Sitting in a cab on my way home the other week on a wet dark evening I noticed a very small TV screen, adjacent to the driver’s rearview mirror, streaming live video of me sitting there. It was rather disconcerting looking at myself in a miniature digital mirror – with no recourse to turn it off or move out of its lens. The same thing happened a few nights later when I hopped into another taxi – only the camera was wide angled in a way to get both me and the taxi driver on the screen, as if we appeared to be sitting next to each other. Even more disturbing.


An ad for an all inclusive CCTV system on eBay.

I asked both drivers why they were using them. They replied that it was the law now, whenever you applied to renew your license from Brighton and Hove council. Each unit cost upwards of £500 and the data is recorded onto a hard drive located in the car boot. If an incident happens the driver can send the hard drive to a company who for £12 a pot, will retrieve the requested incident. This footage can be used in a court as evidence. The reason why many taxi drivers have not complained about the extra cost or new law, is to protect themselves from what appears to be increasing numbers of non-paying customers and violent drunks:

“Taxi driver head butted and bitten in attack shows why CCTV Cameras are crucial for our safety and security!”

I wonder if they would feel the same, if the tables were turned, and the value levelled at the taxi CCTVs was considered for the customer’s safety, where it could be used as potential evidence against them – from assault to racist comments. Maybe next someone will suggest they become compulsory for all company cars, cabinet minister’s cars, police cars even and on and on.

We have all gotten used to CCTV cameras being everywhere – in our shopping malls, buses, trains, roadsides, car parks, railway concourses, homes, traffic lights, bridges, schools, universities. Somehow the public location of these make them appear distant and hence more acceptable. The ones I saw in the taxis were far closer making them less acceptable. Tiny cameras poking their noses at you in the dark – trapped in the headlights so to speak – not able to walk away from their prying eyes, which is why it is such an uncomfortable experience. What makes it worse, is that often the drivers have a big infra-red illuminator next to the camera so as to make the image clearer in the dark. Lots of red glowing beads pointing at you encased in a big lamp. And no doubt there is a discreetly placed mic in the back seat or roof of the car tuned into record the conversations taking place – which I am sure MI5 would be very happy to get their hands on and mine for interesting topics.

I always thought paying for a taxi to drive you to a destination of your choice was a private transaction. This latest ‘safety measure’ clearly contravenes that expectation. Whatever next?
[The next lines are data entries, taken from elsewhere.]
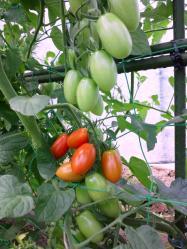 20110723アイコトマト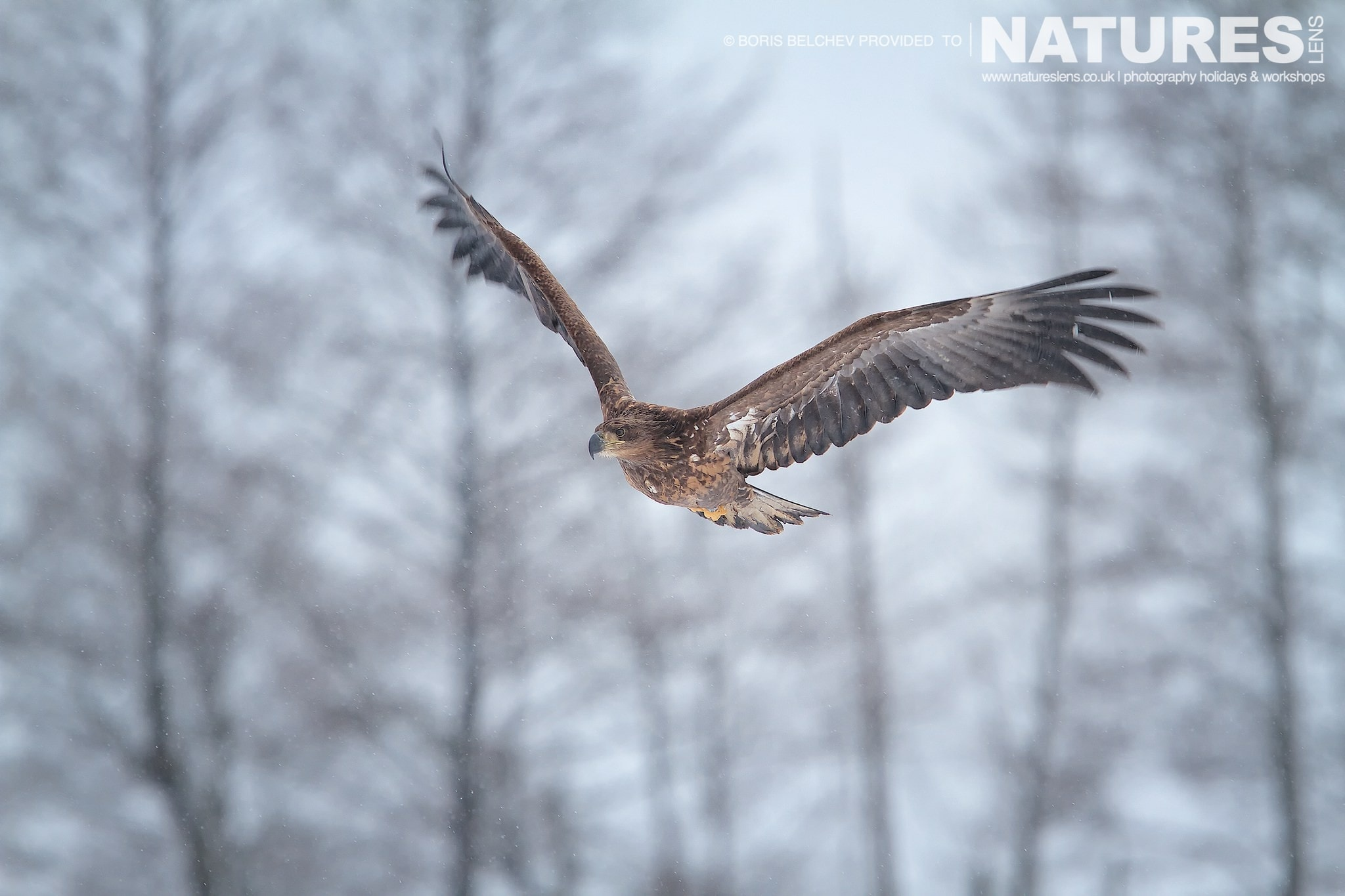 One of the White-tailed Sea Eagles soars aboves the pastures of the Nemunas Delta - photographed at the hides & locations used for the NaturesLens White-tailed Sea Eagles of Lithuania Photography Holiday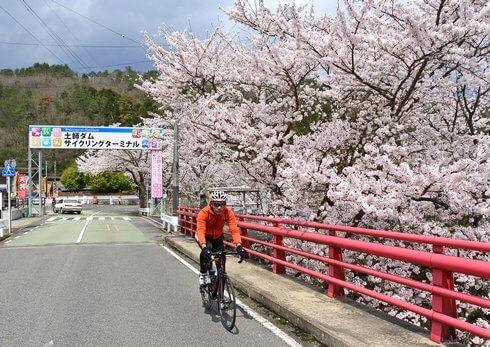 土師ダム レンタサイクルで桜のトンネルを走る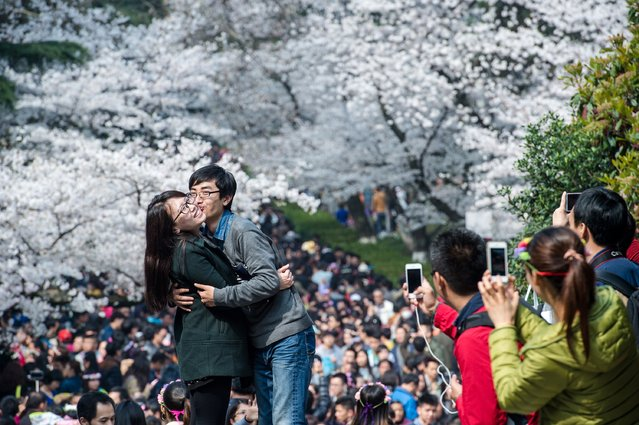 This picture taken on March 21, 2015 shows a couple posing in front of blooming cherry blossoms in Wuhan in central China's Hubei province. (Photo by AFP Photo/Stringer)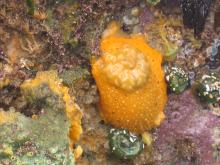 One of many sea slugs found on Oregon Coast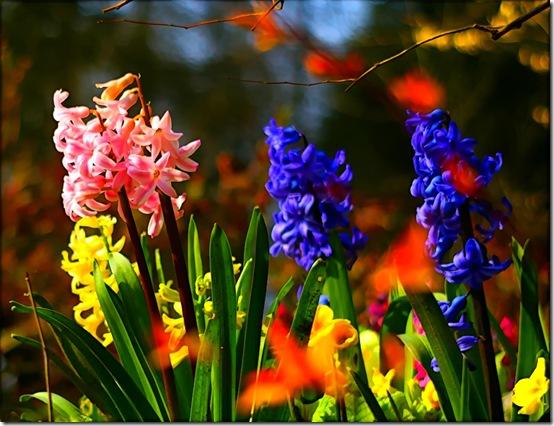 hyacinths flickr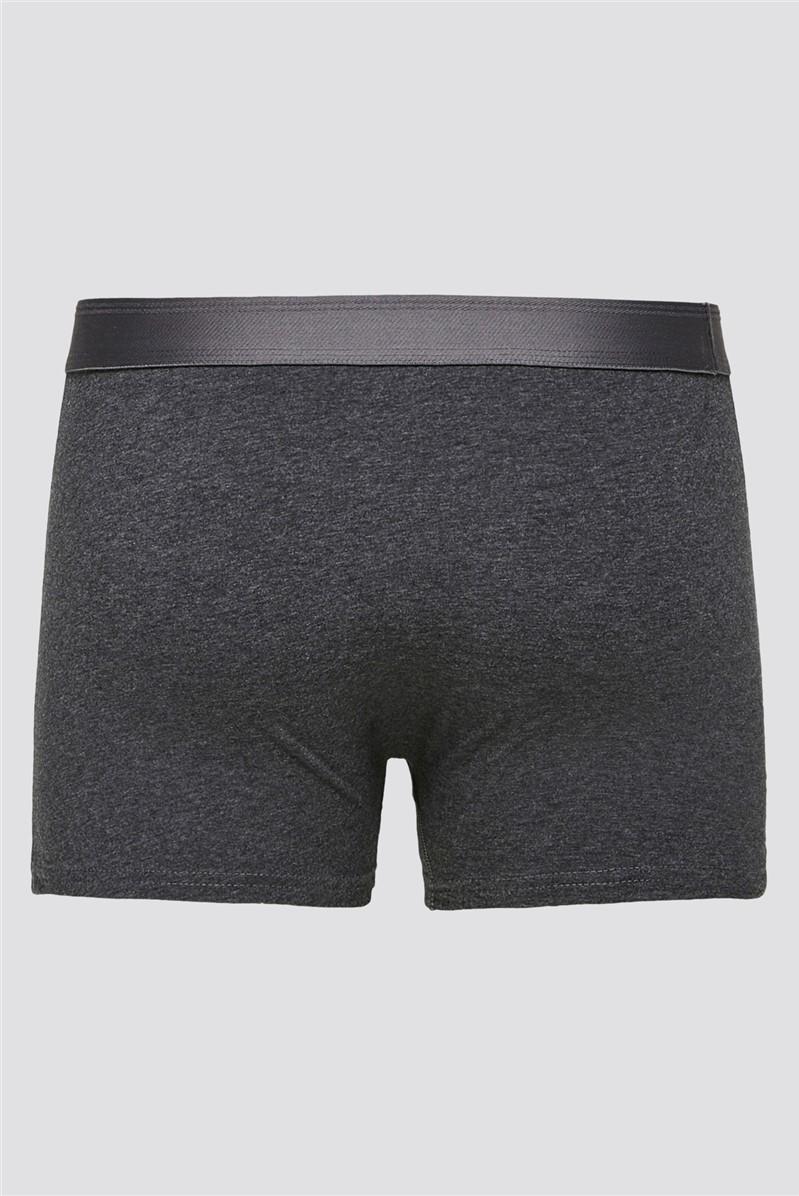 Trunk Short in Light Grey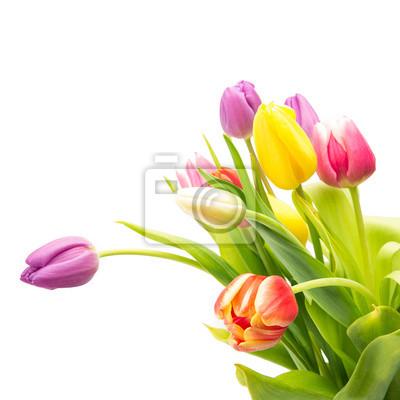 Fotomural bouquet tulipa no branco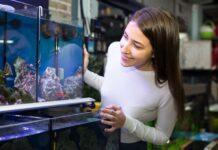 Aquarium faut-il acheter un bac cuve nue ou tout équipé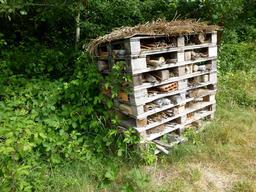 Maison des insectes dans le parc du Bourgailh. Source : http://data.abuledu.org/URI/5826c655-maison-des-insectes-dans-le-parc-du-bourgailh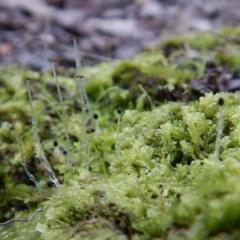 Chiloscyphus sp. (A leafy liverwort) at Aranda Bushland - 4 Jul 2016 by CathB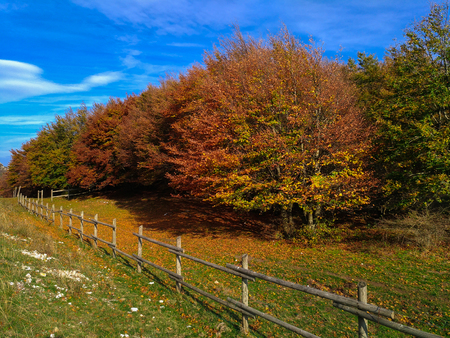 Beautiful autumn landscape with fence and beech trees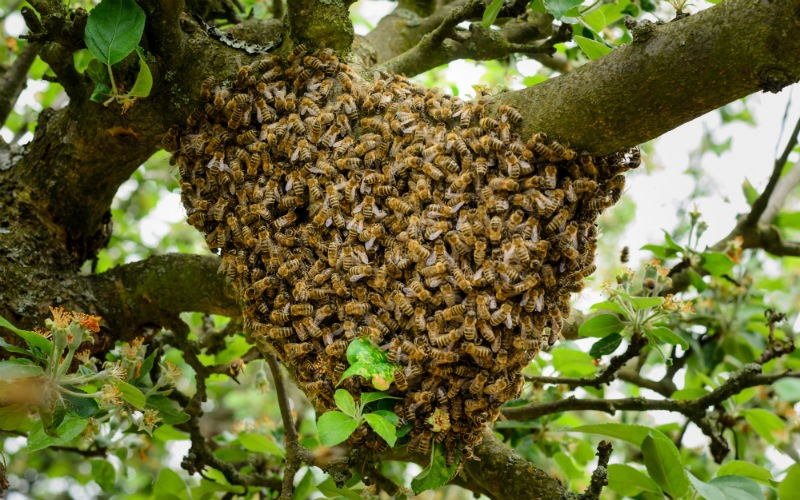 Das Leben einer Bienenkönigin 1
Kids no doubt love the in-car CCTV, entertaining themselves by making faces and mooning, and turning it into their very own Big Brother show. But I could not help thinking how uncomfortable it would be for amours on noticing themselves being recorded on camera for evermore. Canoodling viewed on technicolour CCTV digital is very different from an occasional glance in rear mirror shadow. Many a relationship has begun in the back of a taxi; the intimacy affords brushing of legs and sitting closely leading to that first kiss. For others, it might make them wonder if 1984 had finally arrived.

The mark has been overstepped. How does Brighton and Hove Council, along with several other councils who have followed suit, think it perfectly legitimate to legislate such an invasion of privacy? Laura Macphee has also written about this invasion of privacy in the Guardian for Oxford (The photo at the top is from her article).